### Problem requirements
Return the whole listing, keeping every character the same.

(Excerpts of spatial question data)
::::
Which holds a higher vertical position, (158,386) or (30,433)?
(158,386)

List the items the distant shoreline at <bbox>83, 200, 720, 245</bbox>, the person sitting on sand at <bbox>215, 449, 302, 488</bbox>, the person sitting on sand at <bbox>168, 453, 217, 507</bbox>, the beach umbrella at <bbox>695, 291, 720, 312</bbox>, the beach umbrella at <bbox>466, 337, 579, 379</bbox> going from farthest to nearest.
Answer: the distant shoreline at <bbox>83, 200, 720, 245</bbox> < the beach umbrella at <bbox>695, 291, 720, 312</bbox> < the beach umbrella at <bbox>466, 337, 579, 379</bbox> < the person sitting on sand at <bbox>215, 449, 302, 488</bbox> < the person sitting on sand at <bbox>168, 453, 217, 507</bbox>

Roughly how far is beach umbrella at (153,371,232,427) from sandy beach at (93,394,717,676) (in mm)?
::::
### Final result
Which holds a higher vertical position, (158,386) or (30,433)?
(158,386)

List the items the distant shoreline at <bbox>83, 200, 720, 245</bbox>, the person sitting on sand at <bbox>215, 449, 302, 488</bbox>, the person sitting on sand at <bbox>168, 453, 217, 507</bbox>, the beach umbrella at <bbox>695, 291, 720, 312</bbox>, the beach umbrella at <bbox>466, 337, 579, 379</bbox> going from farthest to nearest.
Answer: the distant shoreline at <bbox>83, 200, 720, 245</bbox> < the beach umbrella at <bbox>695, 291, 720, 312</bbox> < the beach umbrella at <bbox>466, 337, 579, 379</bbox> < the person sitting on sand at <bbox>215, 449, 302, 488</bbox> < the person sitting on sand at <bbox>168, 453, 217, 507</bbox>

Roughly how far is beach umbrella at (153,371,232,427) from sandy beach at (93,394,717,676) (in mm)?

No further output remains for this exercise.